*** Opening Source text ***
Then, when her son started school, her world shifted and she was pulled into another direction in education.
“I saw his struggling,” she says. “He became my number one priority. I took him out of the school he was in, away from the teachers who did not understand him.”
She homeschooled her son and before long, other parents began asking her for help. She took other students on and converted her dining room into a classroom. For five years, Suzanne worked with parents, teachers and students; adapting and modifying curriculum to help kids excel rather than be held back or left feeling like they were anything but smart.
“All of these kids eventually went back to public school with the skills they needed to excel,” she says. “I went back to work.”
New types of work and returning to teaching
Work at that point was with youth at risk. She interacted with kids who were living on the streets, listened and did her best to help them be safe. When that role concluded she went on to teach adults with developmental disabilities necessary life skills.
“Every day was a joy with them, their excitement hardly contained,” she says.
Then, Suzanne’s life shifted again, and she and her husband found themselves taking over a college. She wrote the Educational Assistant program and for seven years taught it to students who could go out and be the positive force in the world Suzanne herself wanted to see. He students were sought out because of the education and skills they had acquired.
“I am happy to say this program was the first of its kind in the private post-secondary world,” she says.
She taught the program until 2016 – the last four years through an institution that had obtained her college – then found Ashton College. She wrote Ashton’s Education Assistant program and taught the first classes in 2017. While things went on relatively smoothly, in 2020, COVID had other plans in mind.
COVID and human services education
With more than 30 years of working in the human services field, Suzanne found herself making quick decisions to ensure students in her classes and those who needed Education Assistants wouldn’t be left behind in the pandemic. She had been teaching in an in-class environment for 16 years, but found herself moving to the online environment like many others.
*** Closing Source text ***
*** Opening Recorded data ***
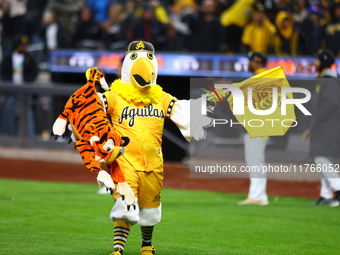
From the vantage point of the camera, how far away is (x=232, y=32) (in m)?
16.3

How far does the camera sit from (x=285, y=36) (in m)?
15.3

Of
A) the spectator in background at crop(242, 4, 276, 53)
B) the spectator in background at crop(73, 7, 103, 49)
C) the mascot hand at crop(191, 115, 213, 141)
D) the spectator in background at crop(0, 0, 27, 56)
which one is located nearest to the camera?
the mascot hand at crop(191, 115, 213, 141)

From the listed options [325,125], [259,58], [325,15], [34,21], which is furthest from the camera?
[34,21]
*** Closing Recorded data ***
What to work on:
[A] In the piece about Suzanne's teaching career, rewrite the paragraph that begins "She homeschooled her son" as a short bulleted list that keeps its main facts.
[B] Answer these from the piece about Suzanne's teaching career:
(i) For how many years did Suzanne work with parents, teachers and students from her dining room?
(ii) For how many years did she teach the Educational Assistant program at the college she and her husband took over?
(iii) In what year did she teach the first classes of Ashton's Education Assistant program?
[C] Carry the piece about Suzanne's teaching career forward from its last sentence.

Answers below:
[A]
- Suzanne homeschooled her son.
- Other parents soon asked her for help, so she took on more students.
- She turned her dining room into a classroom.
- For five years she worked with parents, teachers and students.
- She adapted and modified the curriculum so kids could excel instead of being held back or made to feel they weren't smart.

[B]
(i) Five years.
(ii) Seven years.
(iii) 2017.

[C]
Ashton College’s online education platform, LIVE Online, made sure the tools were already in place to make it possible. She was able to take her students out of their in-person environment into a virtual classroom space and keep their education moving forward. While the government was advising Canadians and British Columbians on how to best stay safe, Suzanne felt like she needed to keep teaching while helping her students stay safe as well.
“I needed to allow my students, who were now staying home, to feel that level of safety with their education,” she says. “I am glad that the support I have received from everyone at Ashton College has been there. Monthly, weekly, daily, hourly, whenever it has been needed, I’ve had it.”
She says the transition was relatively easy; it was something she and her students did together and found a greater connection in doing so.
“With support from Ashton College, I can continue to challenge myself as an instructor and model flexibility and resiliency to my students,” she says. “My students were able to continue their studies without interruption.”
While Suzanne is devoted to her current students, she also stays in contact with past graduates of her programs to celebrate their joys and lend an ear to the struggles.
“They are forever in my heart,” she says.
As the Education Assistant course continues online and the Community Support Worker program joins it within our LIVE online platform, we will be able to offer these programs and Suzanne’s experience, to students who want flexible learning options. Without Suzanne’s knowledge and guidance, this wouldn’t be possible. Teachers like her make Ashton the school it is today.